FX Options Insights 21/11/24

G10 FX Option implied volatility is well supported by bouts of risk aversion relating to Russia/Ukraine that's underpinning the USD and JPY. The benchmark 1-month expiry is also benefiting from the inclusion of policy announcements from the U.S. and Japan on Dec. 18-19.

USD/JPY was under pressure after the latest comments by BoJ governor Ueda on Thursday, which highlights the sensitivity of this pairing to any clues about impending policy. One-month expiry implied volatility extended its post U.S. election recovery high to 11.9 from 10.35 before Tuesday's BoJ inclusion. The 1-month 25 delta risk reversal traded a new high for JPY calls over puts since September at 1.75, reinforcing the perceived downside risks to USD/JPY spot.
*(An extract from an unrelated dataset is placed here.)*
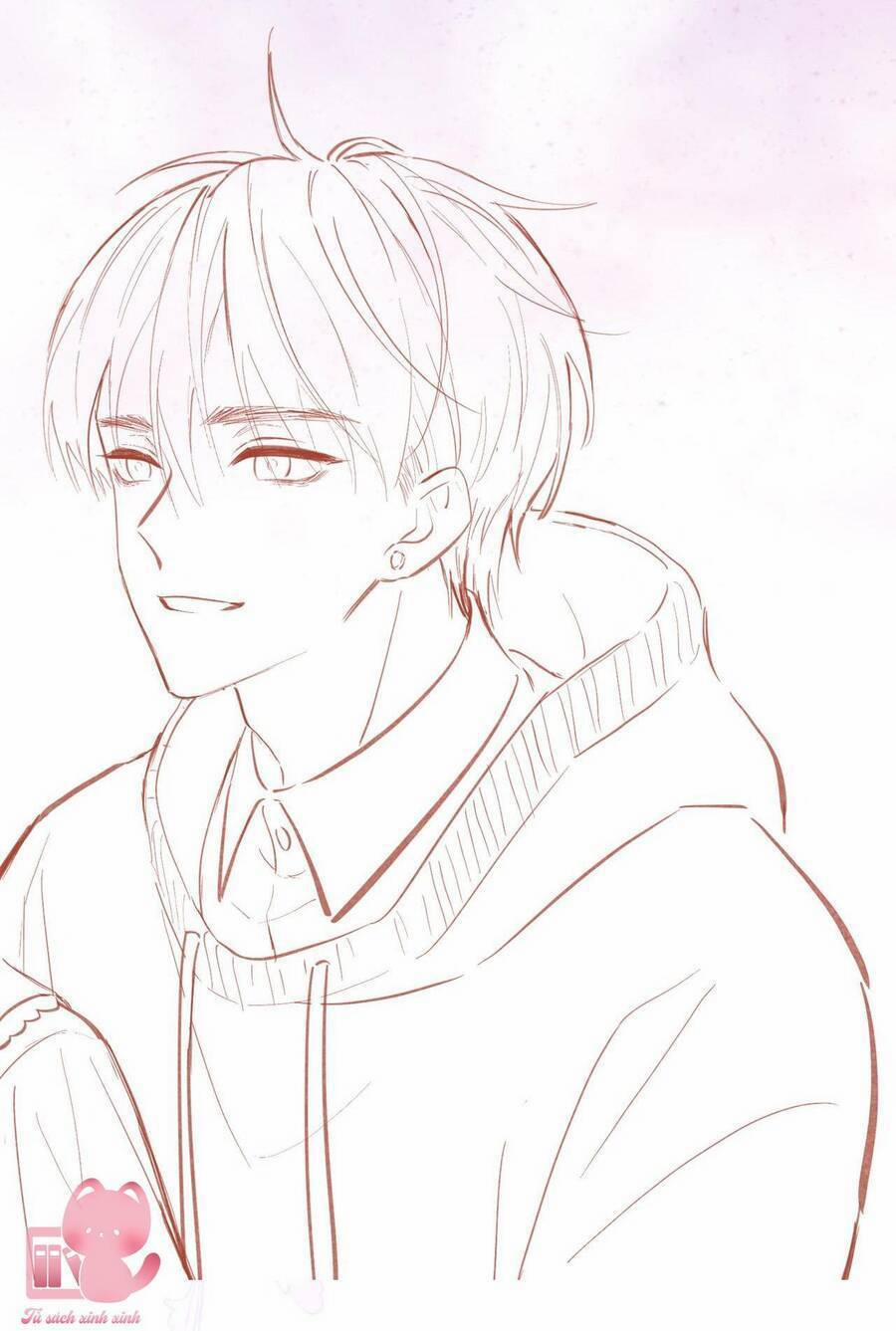 Khoảng Cách Giữa Những Vì Sao 22 trang 39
EUR/USD has been contained by billions of euros of nearby strike expirations this week, but price action maintains a strong conviction for deeper declines. Implied volatility is well supported at recent highs as 1-month flirts with an 8.0 handle, having dropped from 9.0 to 6.25 after the U.S. election. EUR/USD risk reversals trade new highs for USD calls over puts since July (downside versus upside strikes), with 1-month 25 delta reaching 0.8 from 0.6 this week, despite spot prices holding above last weeks new long term lows. Friday's euro zone PMI data might be the catalyst for the next EUR/USD leg lower, if it contracts further, with gains for overnight expiry option premiums not complacent about that risk. Overnight expiry is the following working day at 10-am New York/3-pm London, and now includes Friday's PMI data. Its implied volatility has risen from 10.0 to 13.0, with a premium/break-even for a simple vanilla straddle ranging from 44 to 57 USD pips in both directions. That is not small, and it demonstrates the data's perceived potential to boost actual/realised volatility. Other dates' implied volatility has recently been strongly supported. EUR/USD FX options have an implied volatility premium for downside strikes over upside strikes across all maturity dates, as demonstrated by option risk reversal contracts. This premium has risen to new highs in recent trading sessions, dating back to July. Higher implied volatility and downside strike premiums in a generally range-bound FX spot market indicate that traders are becoming more concerned about a deeper EUR/USD collapse, which would increase actual/realised volatility. This scenario is undoubtedly possible if Friday's eurozone PMI data slides deeper into contractionary territory.